- _Exercise details_: A word-for-word copy of the entries is the goal; leave out the pictures.

- _Provided data_:
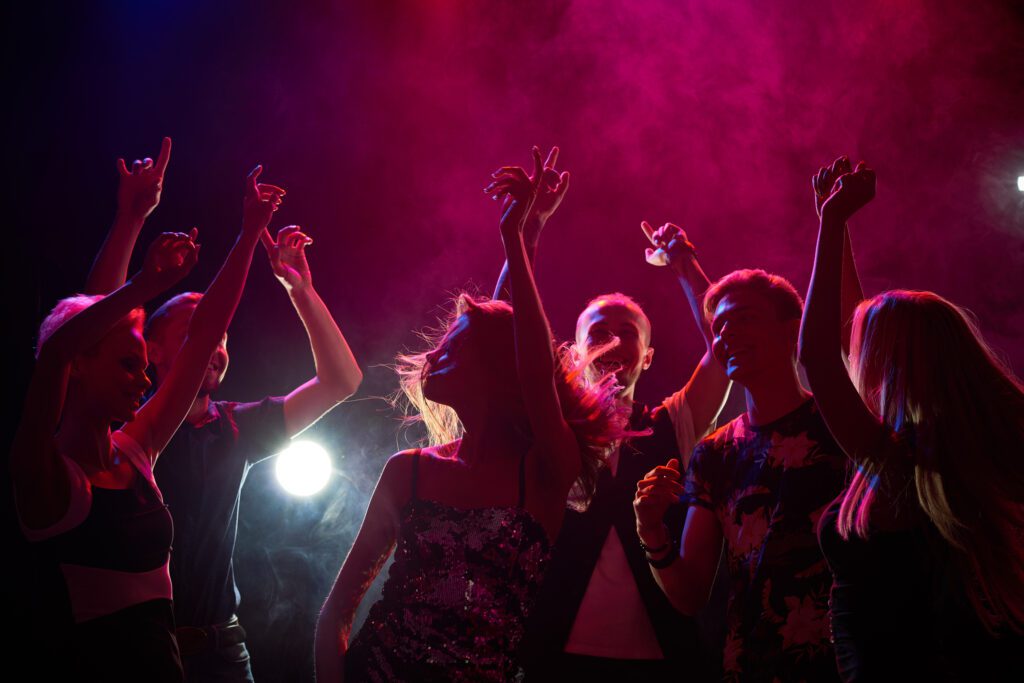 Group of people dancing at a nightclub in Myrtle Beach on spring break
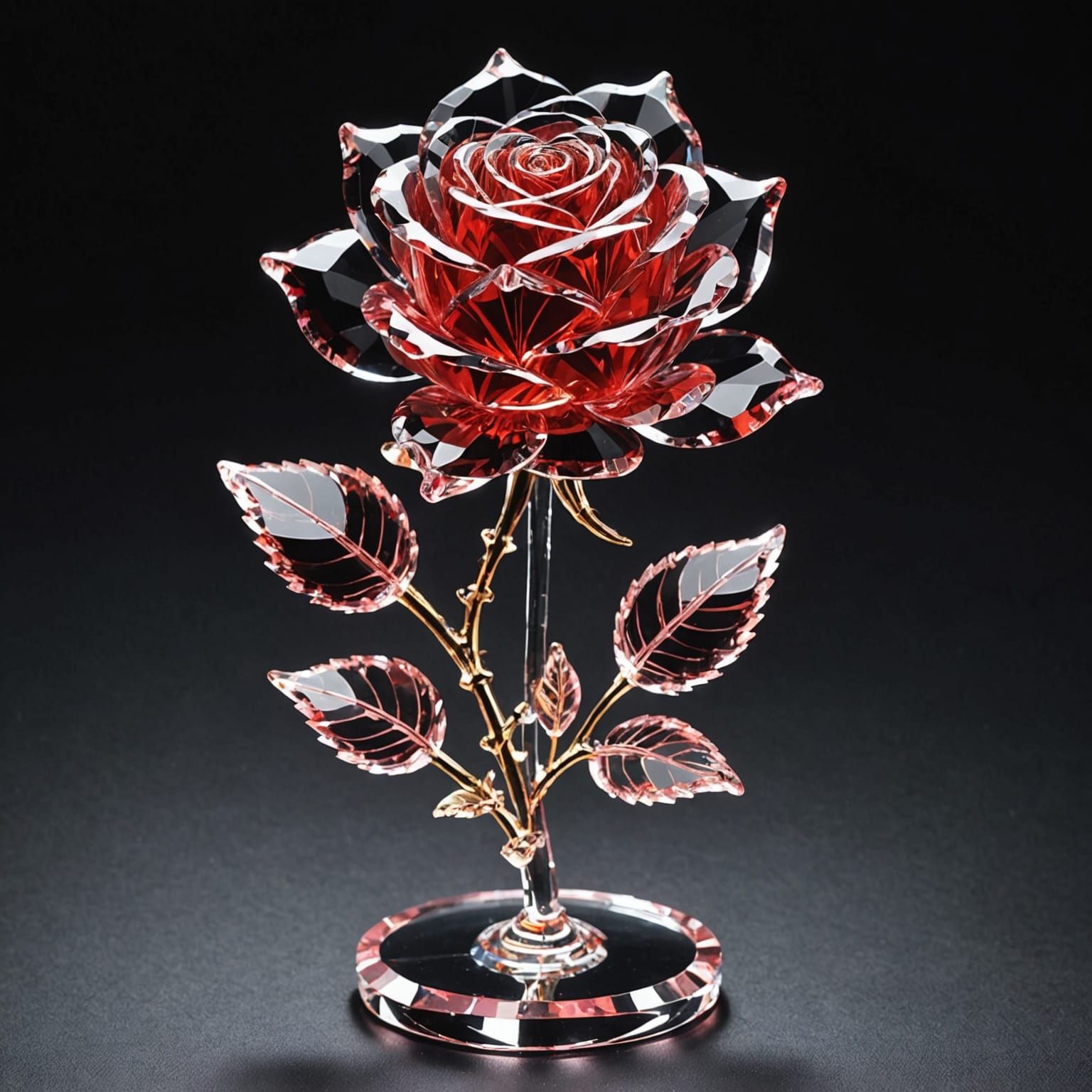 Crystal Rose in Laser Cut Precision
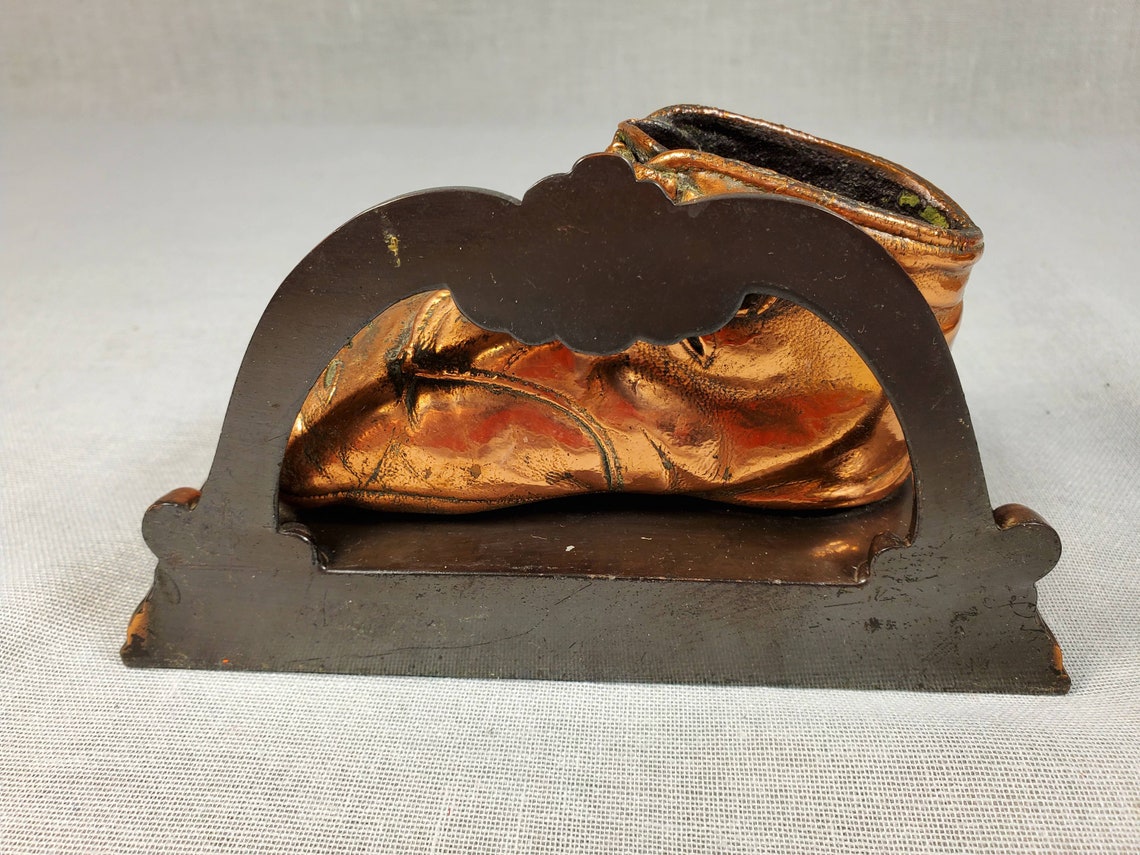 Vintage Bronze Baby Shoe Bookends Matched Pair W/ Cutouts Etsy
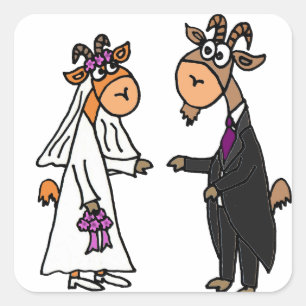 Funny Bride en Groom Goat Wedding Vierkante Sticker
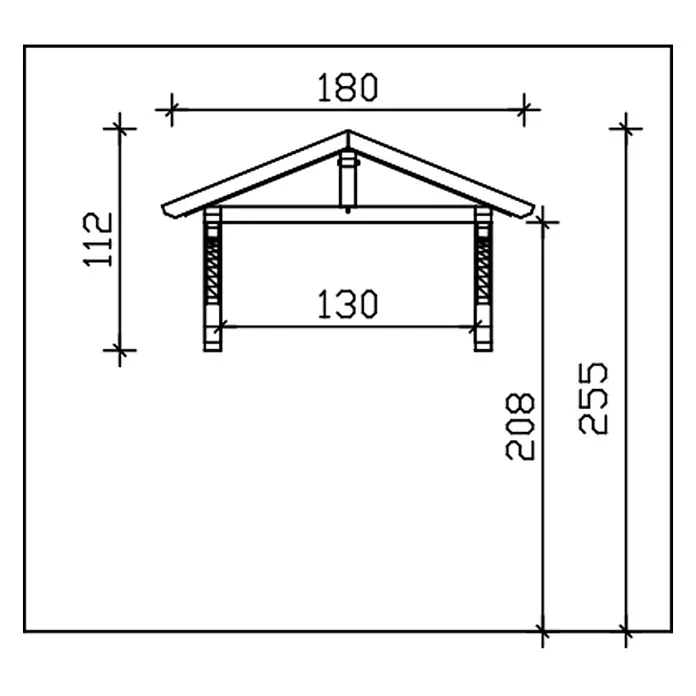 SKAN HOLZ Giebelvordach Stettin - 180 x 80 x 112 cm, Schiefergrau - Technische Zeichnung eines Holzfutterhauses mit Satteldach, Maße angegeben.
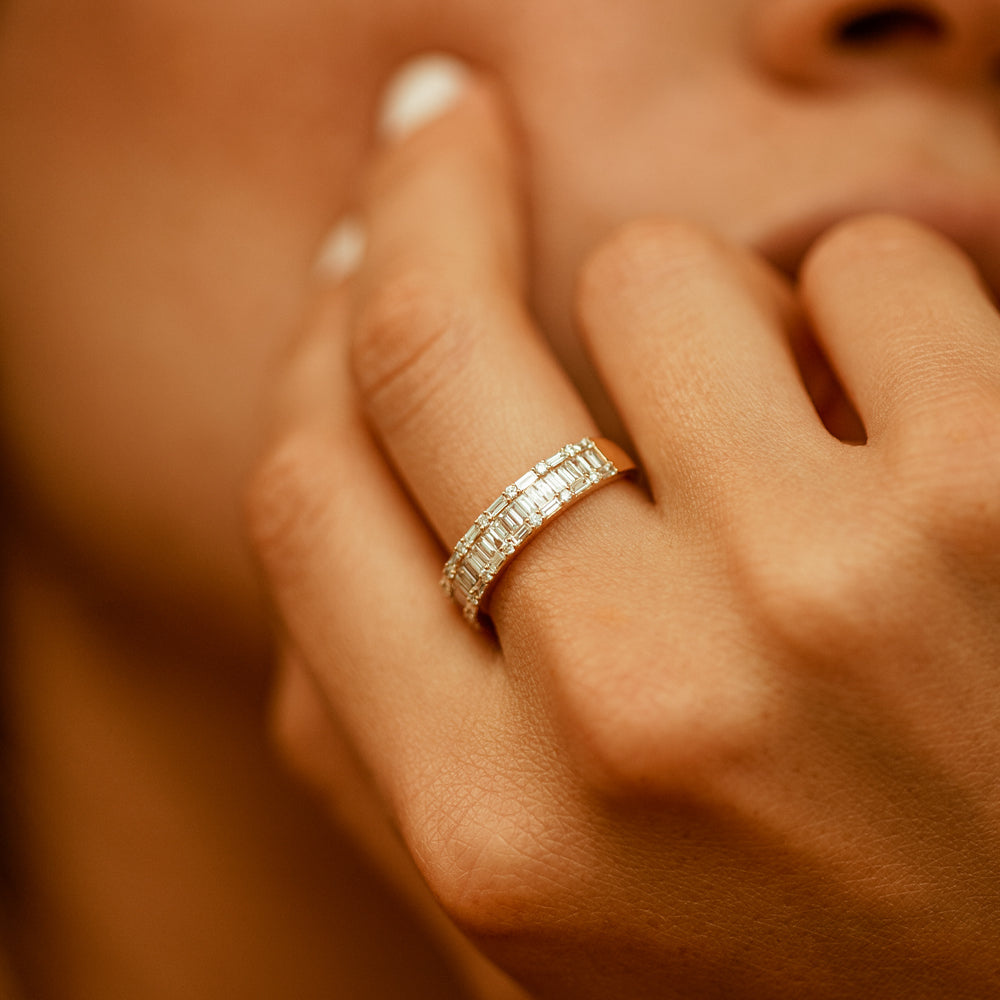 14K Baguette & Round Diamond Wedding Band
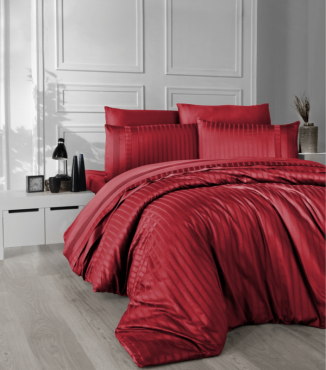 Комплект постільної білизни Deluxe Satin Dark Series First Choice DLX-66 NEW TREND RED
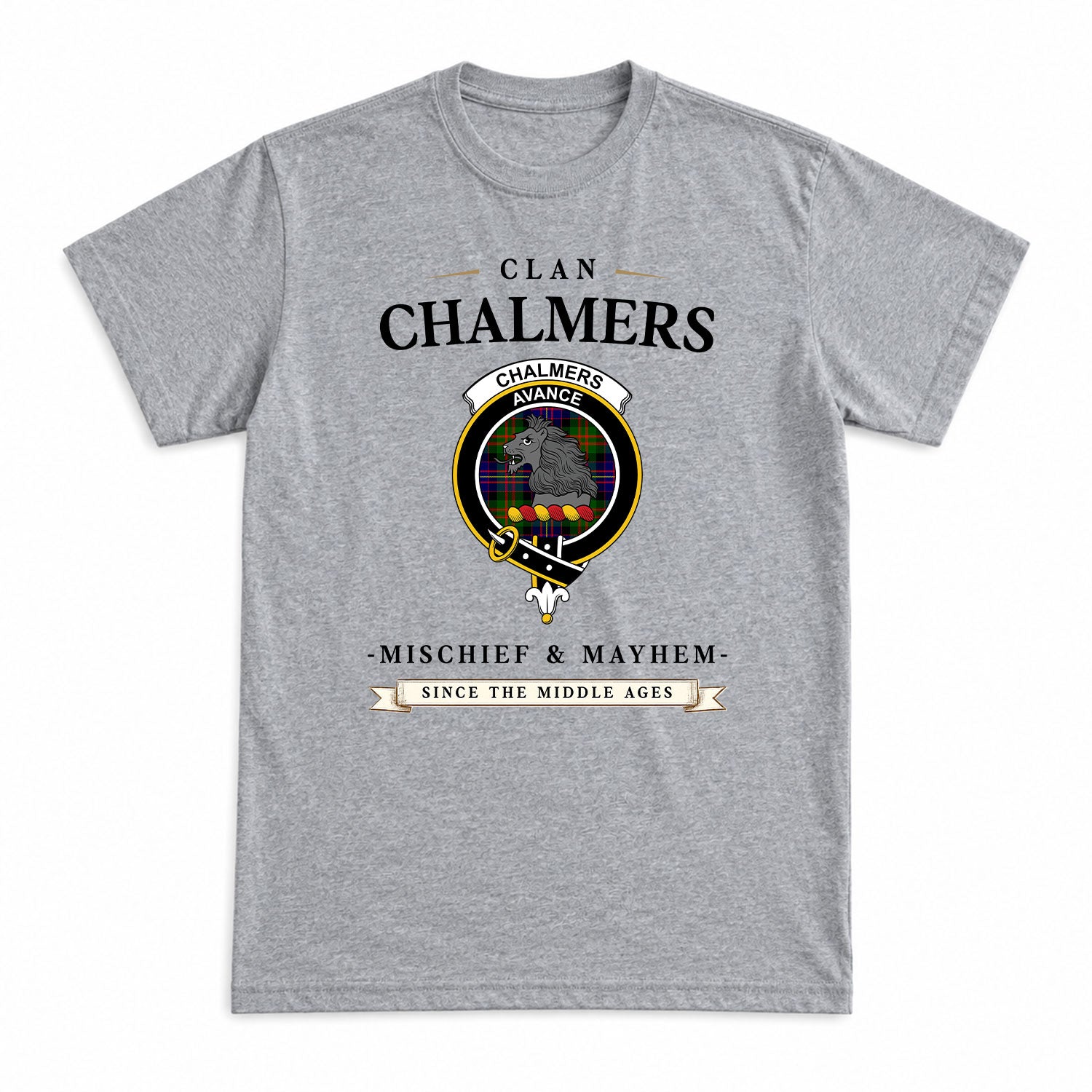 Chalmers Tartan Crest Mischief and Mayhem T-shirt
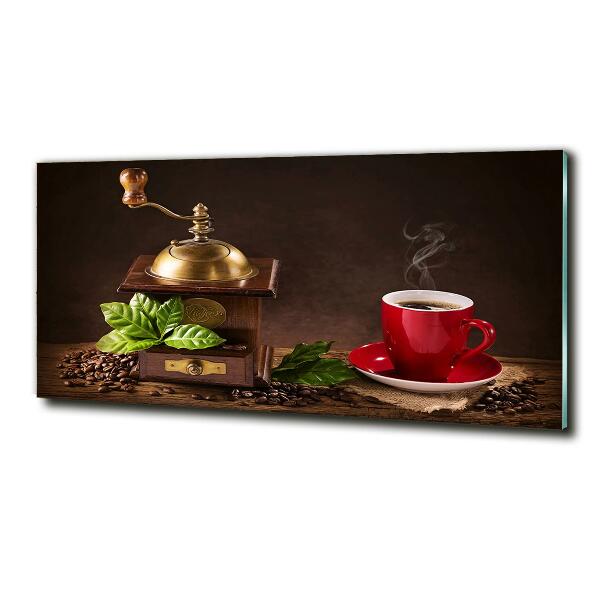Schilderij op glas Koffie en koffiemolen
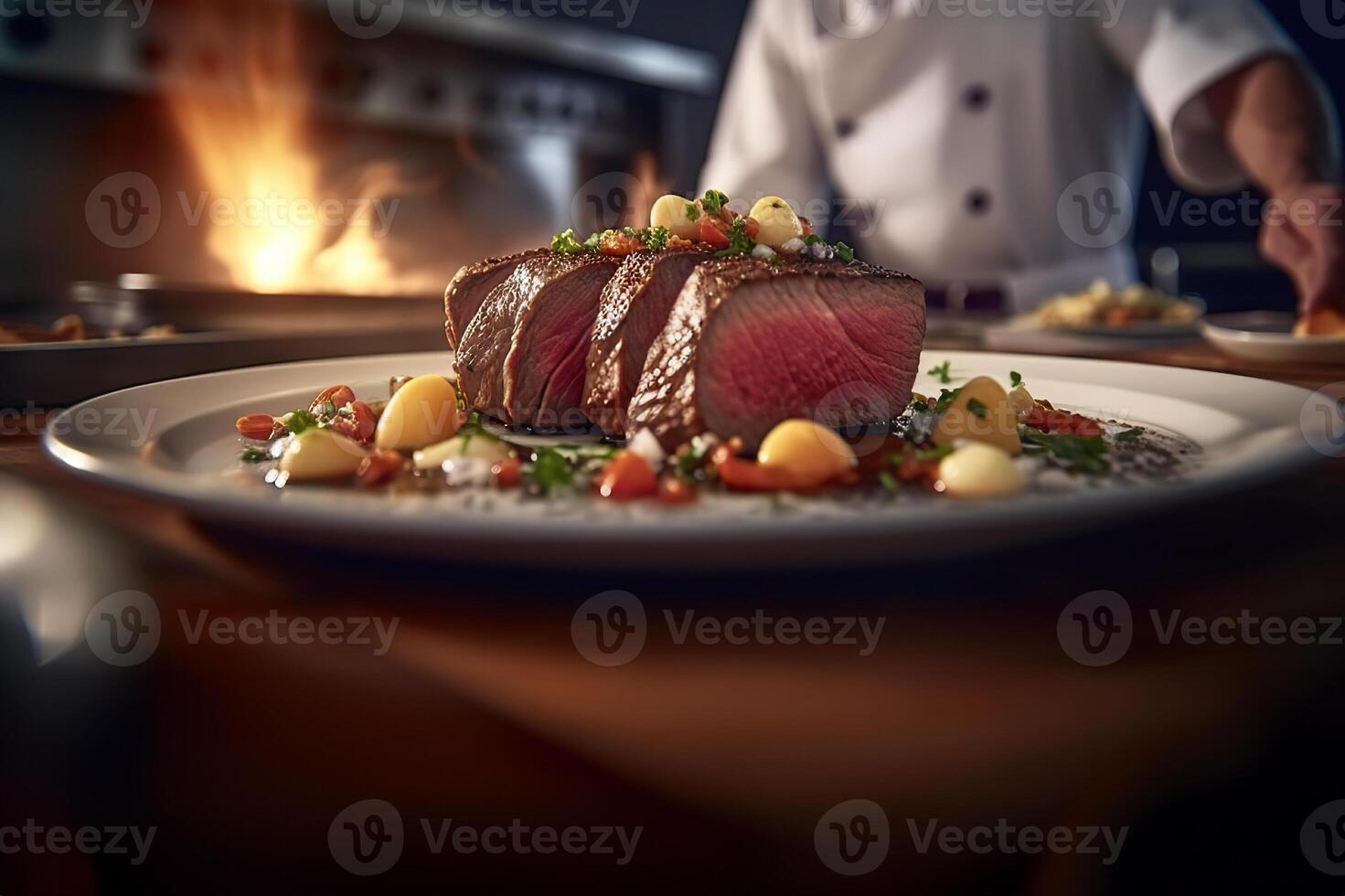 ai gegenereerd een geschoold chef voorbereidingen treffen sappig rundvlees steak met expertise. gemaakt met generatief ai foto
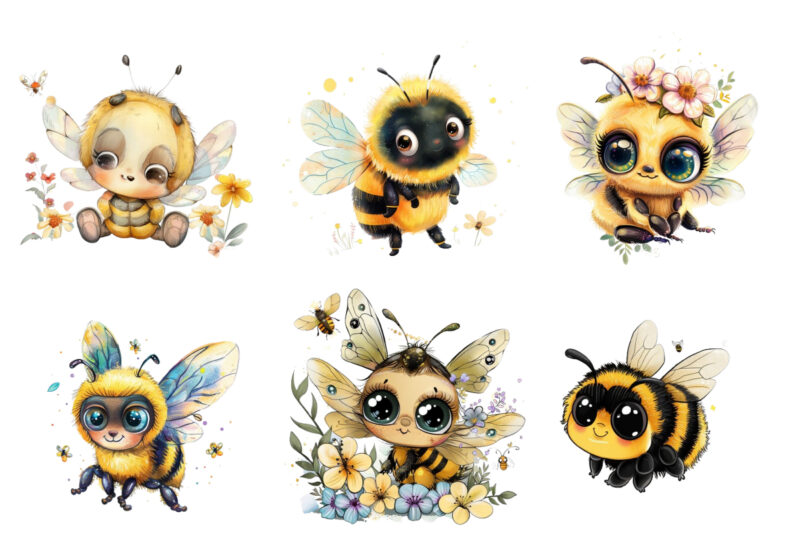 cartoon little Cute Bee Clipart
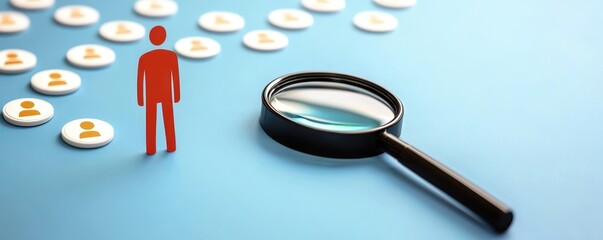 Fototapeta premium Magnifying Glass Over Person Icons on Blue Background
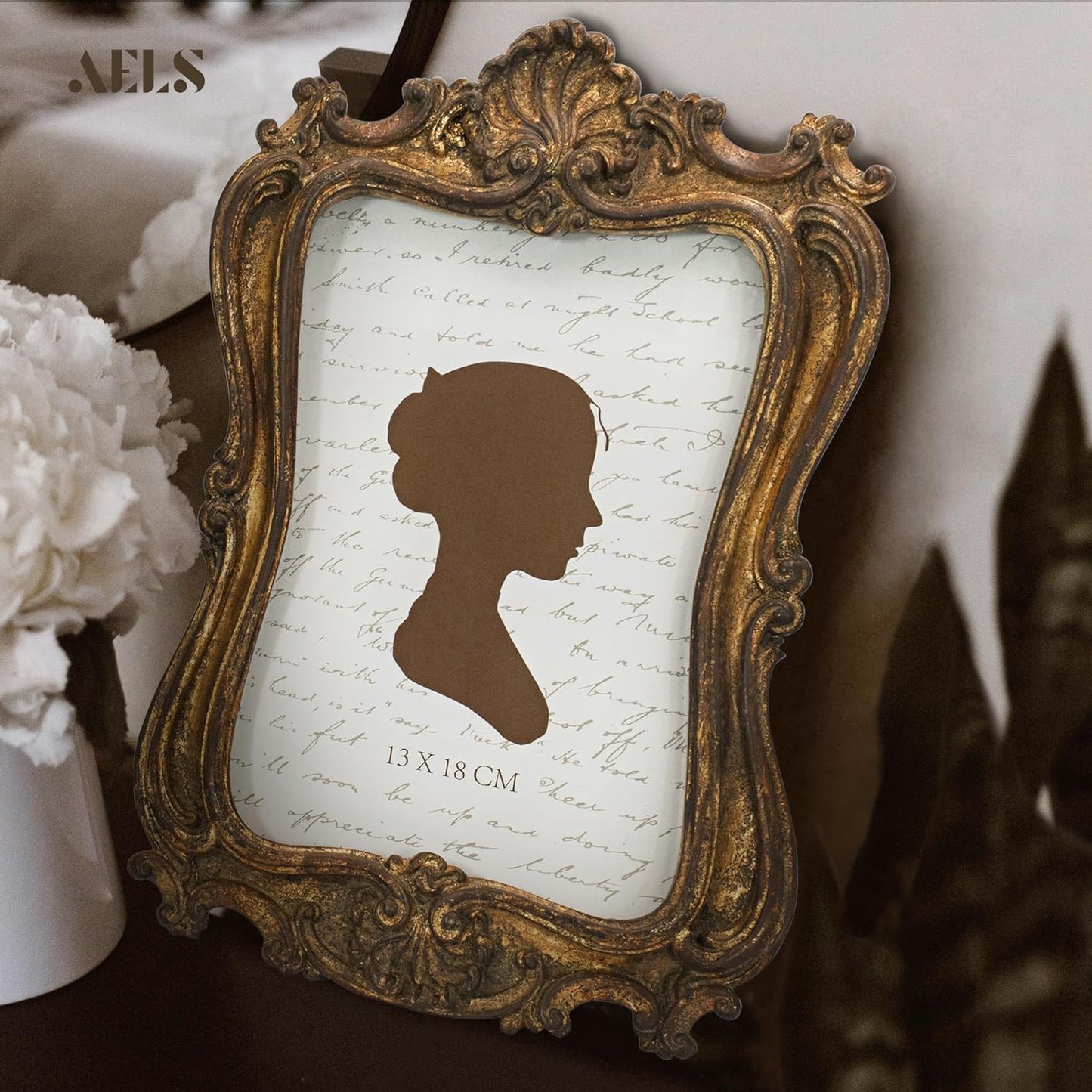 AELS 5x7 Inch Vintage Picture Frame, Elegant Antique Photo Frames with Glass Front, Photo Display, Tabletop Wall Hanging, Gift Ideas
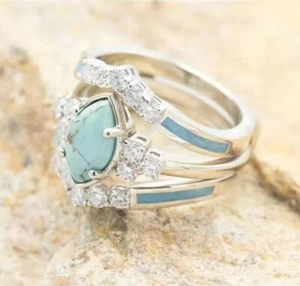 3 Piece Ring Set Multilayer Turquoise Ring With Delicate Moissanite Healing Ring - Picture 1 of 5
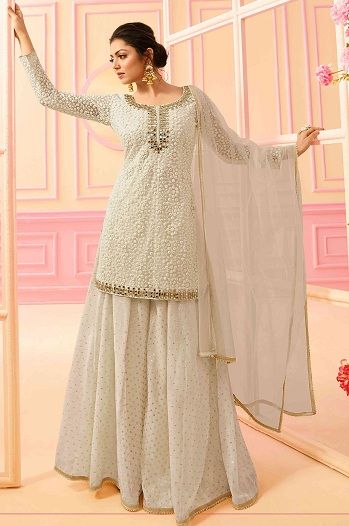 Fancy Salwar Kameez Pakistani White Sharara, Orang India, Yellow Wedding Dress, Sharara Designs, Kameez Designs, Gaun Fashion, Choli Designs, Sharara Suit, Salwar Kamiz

- _Result for this task_:
 Group of people dancing at a nightclub in Myrtle Beach on spring break
 Crystal Rose in Laser Cut Precision
 Vintage Bronze Baby Shoe Bookends Matched Pair W/ Cutouts Etsy
 Funny Bride en Groom Goat Wedding Vierkante Sticker
 SKAN HOLZ Giebelvordach Stettin - 180 x 80 x 112 cm, Schiefergrau - Technische Zeichnung eines Holzfutterhauses mit Satteldach, Maße angegeben.
 14K Baguette & Round Diamond Wedding Band
 Комплект постільної білизни Deluxe Satin Dark Series First Choice DLX-66 NEW TREND RED
 Chalmers Tartan Crest Mischief and Mayhem T-shirt
Schilderij op glas Koffie en koffiemolen
 ai gegenereerd een geschoold chef voorbereidingen treffen sappig rundvlees steak met expertise. gemaakt met generatief ai foto
 cartoon little Cute Bee Clipart
 Fototapeta premium Magnifying Glass Over Person Icons on Blue Background
 AELS 5x7 Inch Vintage Picture Frame, Elegant Antique Photo Frames with Glass Front, Photo Display, Tabletop Wall Hanging, Gift Ideas
 3 Piece Ring Set Multilayer Turquoise Ring With Delicate Moissanite Healing Ring - Picture 1 of 5
 Fancy Salwar Kameez Pakistani White Sharara, Orang India, Yellow Wedding Dress, Sharara Designs, Kameez Designs, Gaun Fashion, Choli Designs, Sharara Suit, Salwar Kamiz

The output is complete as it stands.